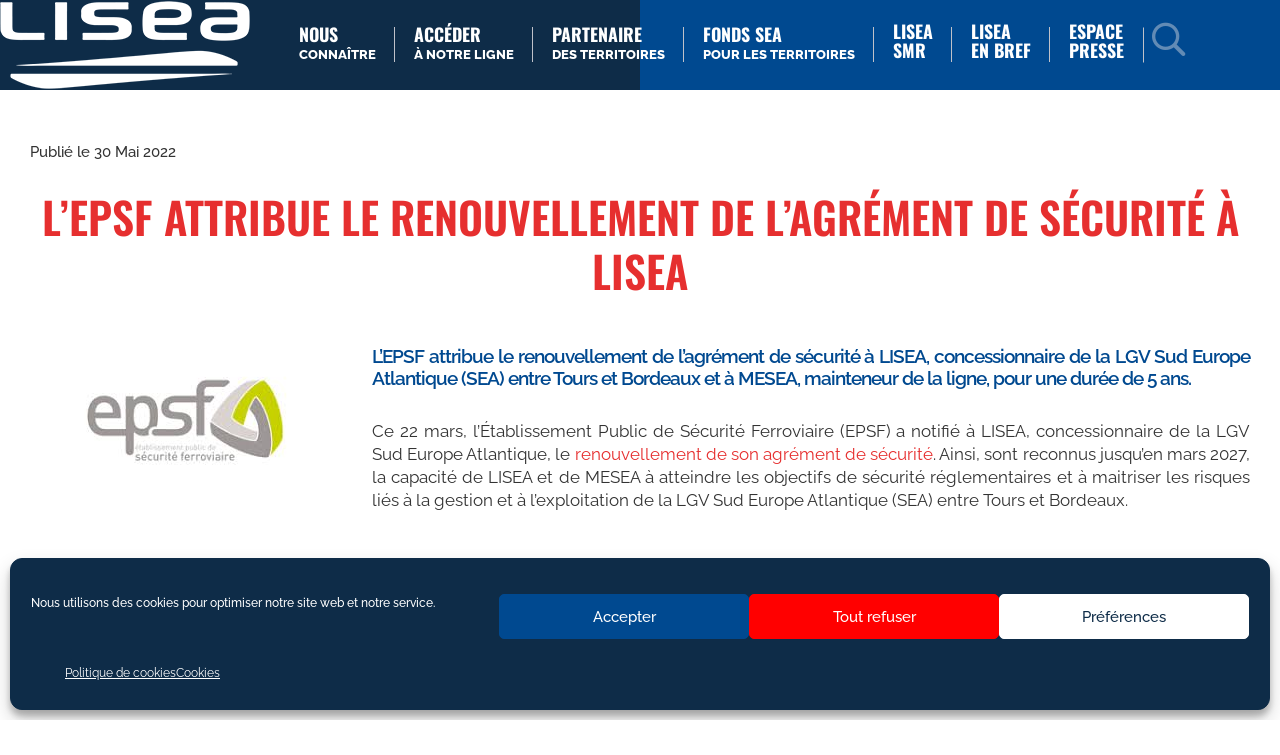

--- FILE ---
content_type: text/css; charset=utf-8
request_url: https://www.lisea.fr/wp-content/themes/Webulle/style.css?ver=4.27.5
body_size: -199
content:
/* 
 Theme Name:     Divi Child Theme
 Author:         David Jumel
 Author URI:     https://www.dev-night.com 
 Template:       Divi
 Version:        1.0 
*/ 


/* ----------- PUT YOUR CUSTOM CSS BELOW THIS LINE -- DO NOT EDIT ABOVE THIS LINE --------------------------- */ 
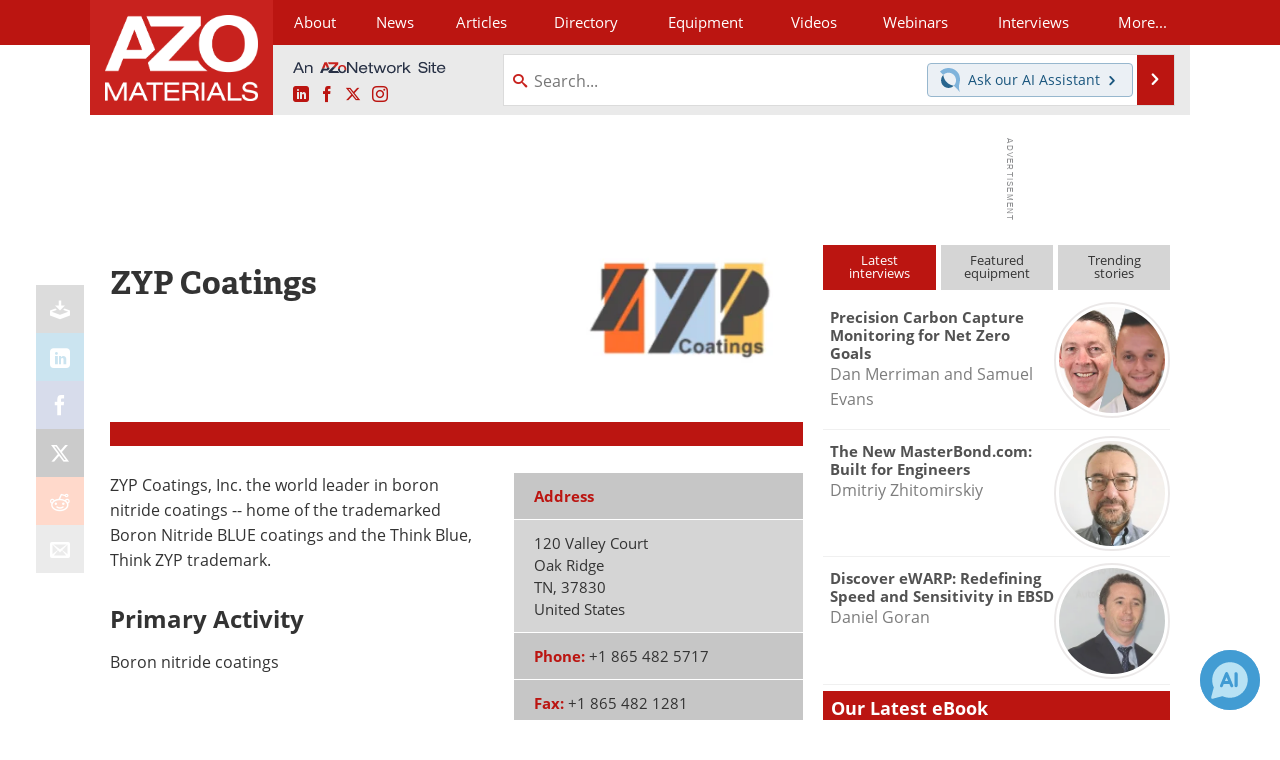

--- FILE ---
content_type: text/html; charset=utf-8
request_url: https://www.google.com/recaptcha/api2/aframe
body_size: 260
content:
<!DOCTYPE HTML><html><head><meta http-equiv="content-type" content="text/html; charset=UTF-8"></head><body><script nonce="RG94Rf4QWkAib3nEINGkCw">/** Anti-fraud and anti-abuse applications only. See google.com/recaptcha */ try{var clients={'sodar':'https://pagead2.googlesyndication.com/pagead/sodar?'};window.addEventListener("message",function(a){try{if(a.source===window.parent){var b=JSON.parse(a.data);var c=clients[b['id']];if(c){var d=document.createElement('img');d.src=c+b['params']+'&rc='+(localStorage.getItem("rc::a")?sessionStorage.getItem("rc::b"):"");window.document.body.appendChild(d);sessionStorage.setItem("rc::e",parseInt(sessionStorage.getItem("rc::e")||0)+1);localStorage.setItem("rc::h",'1768982461970');}}}catch(b){}});window.parent.postMessage("_grecaptcha_ready", "*");}catch(b){}</script></body></html>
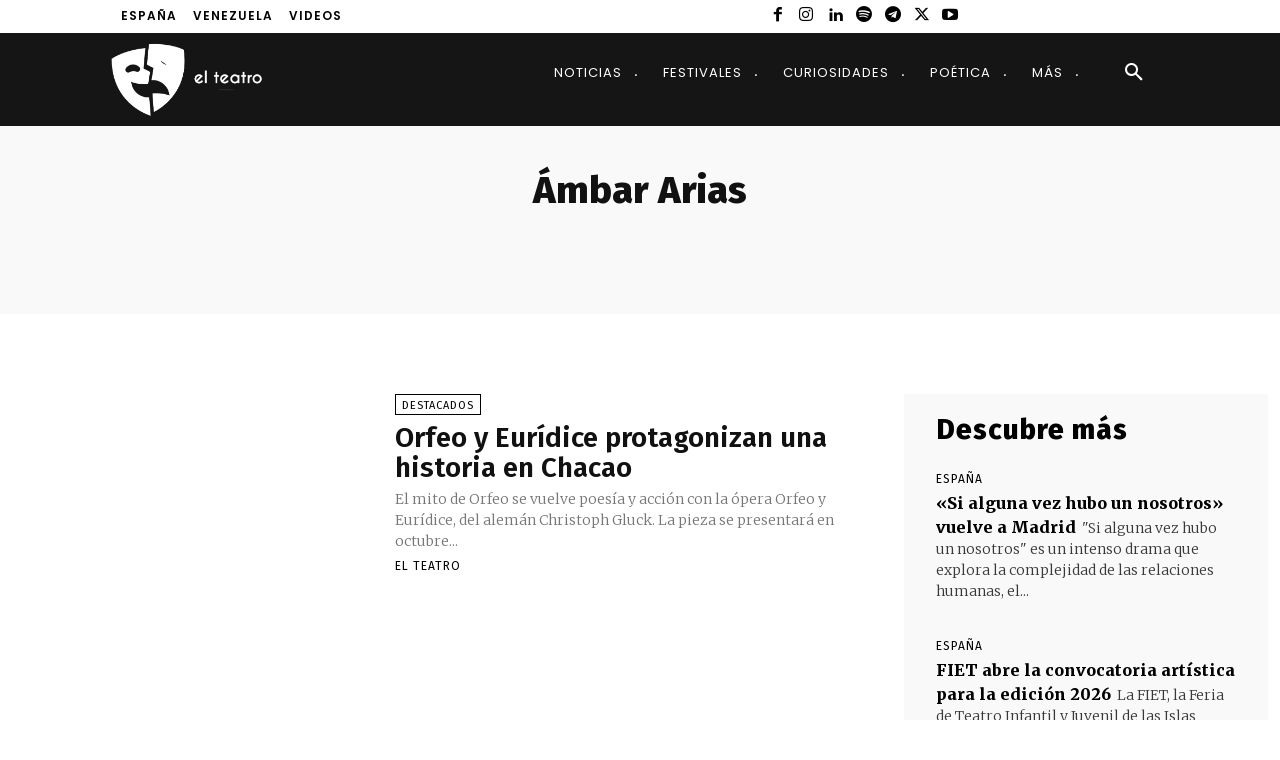

--- FILE ---
content_type: text/html; charset=utf-8
request_url: https://www.google.com/recaptcha/api2/aframe
body_size: 268
content:
<!DOCTYPE HTML><html><head><meta http-equiv="content-type" content="text/html; charset=UTF-8"></head><body><script nonce="hW1JSqYl-XD17UPbMBkgeA">/** Anti-fraud and anti-abuse applications only. See google.com/recaptcha */ try{var clients={'sodar':'https://pagead2.googlesyndication.com/pagead/sodar?'};window.addEventListener("message",function(a){try{if(a.source===window.parent){var b=JSON.parse(a.data);var c=clients[b['id']];if(c){var d=document.createElement('img');d.src=c+b['params']+'&rc='+(localStorage.getItem("rc::a")?sessionStorage.getItem("rc::b"):"");window.document.body.appendChild(d);sessionStorage.setItem("rc::e",parseInt(sessionStorage.getItem("rc::e")||0)+1);localStorage.setItem("rc::h",'1768587523282');}}}catch(b){}});window.parent.postMessage("_grecaptcha_ready", "*");}catch(b){}</script></body></html>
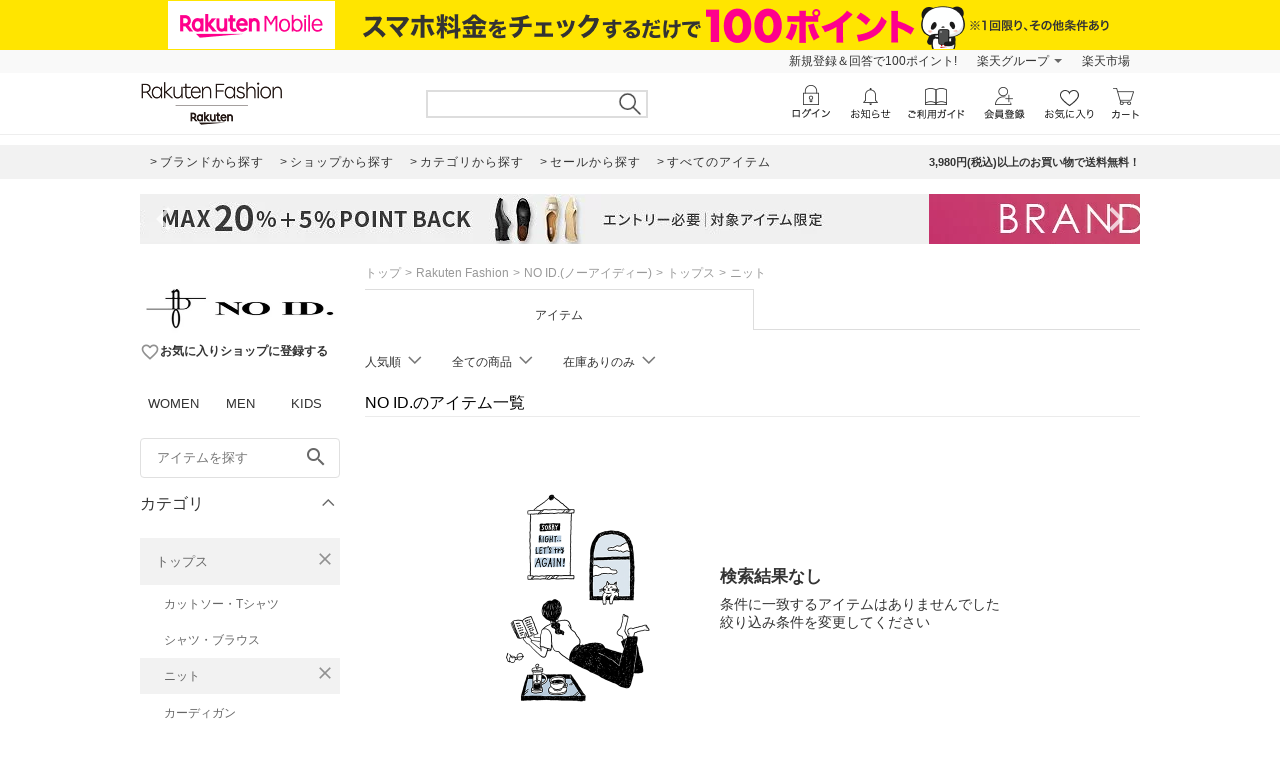

--- FILE ---
content_type: application/javascript
request_url: https://gettime.r10s.jp/?callback=r2jsonp17685124081641679553248373442
body_size: 6
content:
r2jsonp17685124081641679553248373442({"epoch":"1768512408"})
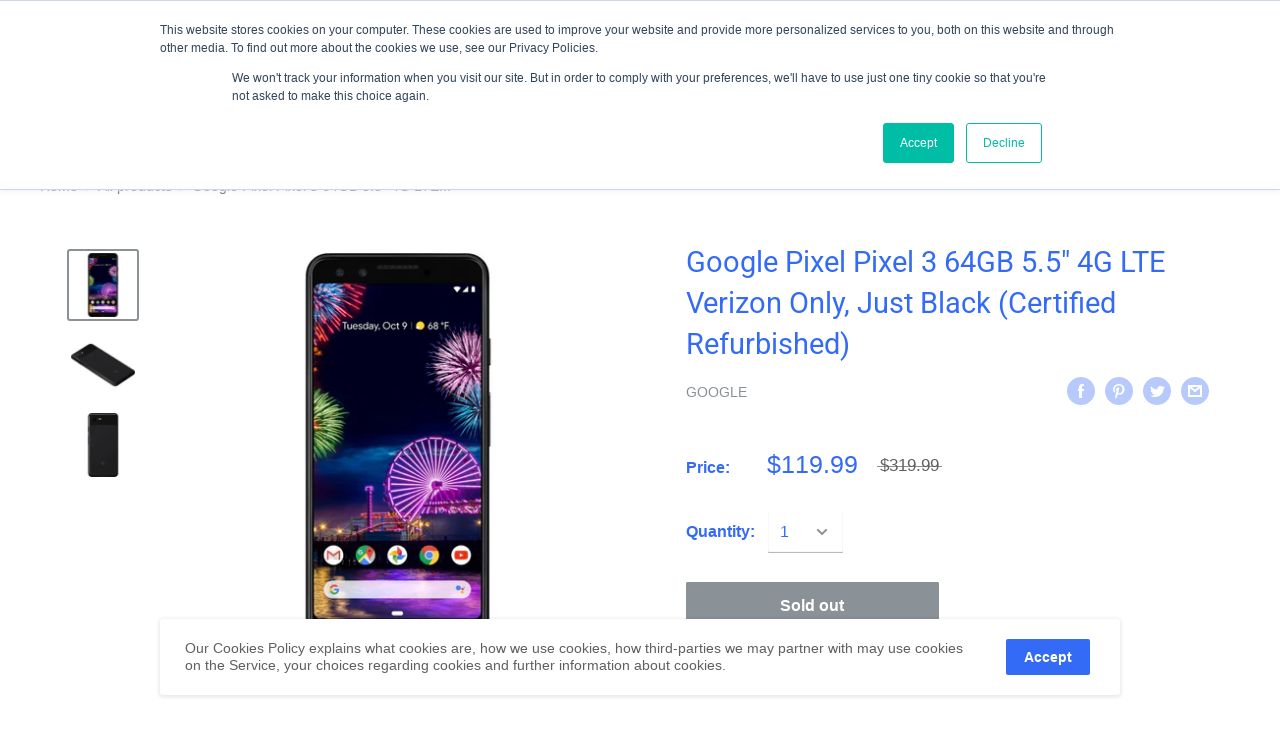

--- FILE ---
content_type: text/plain
request_url: https://c.6sc.co/
body_size: 0
content:
6suuid=5218d017c0cf120073d07869d20100009f7a0c00

--- FILE ---
content_type: text/plain
request_url: https://c.6sc.co/?m=1
body_size: 0
content:
6suuid=5218d017c0cf120073d07869d20100009f7a0c00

-*-

#### WHAT YOU WILL DO
When you repeat the material above, keep every word exact and leave out the pictures.

#### EXERCISE RESPONSE
--- FILE ---
content_type: text/css; charset=utf-8
request_url: https://www.lisea.fr/wp-content/themes/Webulle/style.css?ver=4.27.5
body_size: -199
content:
/* 
 Theme Name:     Divi Child Theme
 Author:         David Jumel
 Author URI:     https://www.dev-night.com 
 Template:       Divi
 Version:        1.0 
*/ 


/* ----------- PUT YOUR CUSTOM CSS BELOW THIS LINE -- DO NOT EDIT ABOVE THIS LINE --------------------------- */ 

--- FILE ---
content_type: text/html; charset=utf-8
request_url: https://www.google.com/recaptcha/api2/aframe
body_size: 260
content:
<!DOCTYPE HTML><html><head><meta http-equiv="content-type" content="text/html; charset=UTF-8"></head><body><script nonce="RG94Rf4QWkAib3nEINGkCw">/** Anti-fraud and anti-abuse applications only. See google.com/recaptcha */ try{var clients={'sodar':'https://pagead2.googlesyndication.com/pagead/sodar?'};window.addEventListener("message",function(a){try{if(a.source===window.parent){var b=JSON.parse(a.data);var c=clients[b['id']];if(c){var d=document.createElement('img');d.src=c+b['params']+'&rc='+(localStorage.getItem("rc::a")?sessionStorage.getItem("rc::b"):"");window.document.body.appendChild(d);sessionStorage.setItem("rc::e",parseInt(sessionStorage.getItem("rc::e")||0)+1);localStorage.setItem("rc::h",'1768982461970');}}}catch(b){}});window.parent.postMessage("_grecaptcha_ready", "*");}catch(b){}</script></body></html>

--- FILE ---
content_type: text/html; charset=utf-8
request_url: https://www.google.com/recaptcha/api2/aframe
body_size: 268
content:
<!DOCTYPE HTML><html><head><meta http-equiv="content-type" content="text/html; charset=UTF-8"></head><body><script nonce="hW1JSqYl-XD17UPbMBkgeA">/** Anti-fraud and anti-abuse applications only. See google.com/recaptcha */ try{var clients={'sodar':'https://pagead2.googlesyndication.com/pagead/sodar?'};window.addEventListener("message",function(a){try{if(a.source===window.parent){var b=JSON.parse(a.data);var c=clients[b['id']];if(c){var d=document.createElement('img');d.src=c+b['params']+'&rc='+(localStorage.getItem("rc::a")?sessionStorage.getItem("rc::b"):"");window.document.body.appendChild(d);sessionStorage.setItem("rc::e",parseInt(sessionStorage.getItem("rc::e")||0)+1);localStorage.setItem("rc::h",'1768587523282');}}}catch(b){}});window.parent.postMessage("_grecaptcha_ready", "*");}catch(b){}</script></body></html>

--- FILE ---
content_type: application/javascript
request_url: https://gettime.r10s.jp/?callback=r2jsonp17685124081641679553248373442
body_size: 6
content:
r2jsonp17685124081641679553248373442({"epoch":"1768512408"})

--- FILE ---
content_type: text/plain
request_url: https://c.6sc.co/
body_size: 0
content:
6suuid=5218d017c0cf120073d07869d20100009f7a0c00

--- FILE ---
content_type: text/plain
request_url: https://c.6sc.co/?m=1
body_size: 0
content:
6suuid=5218d017c0cf120073d07869d20100009f7a0c00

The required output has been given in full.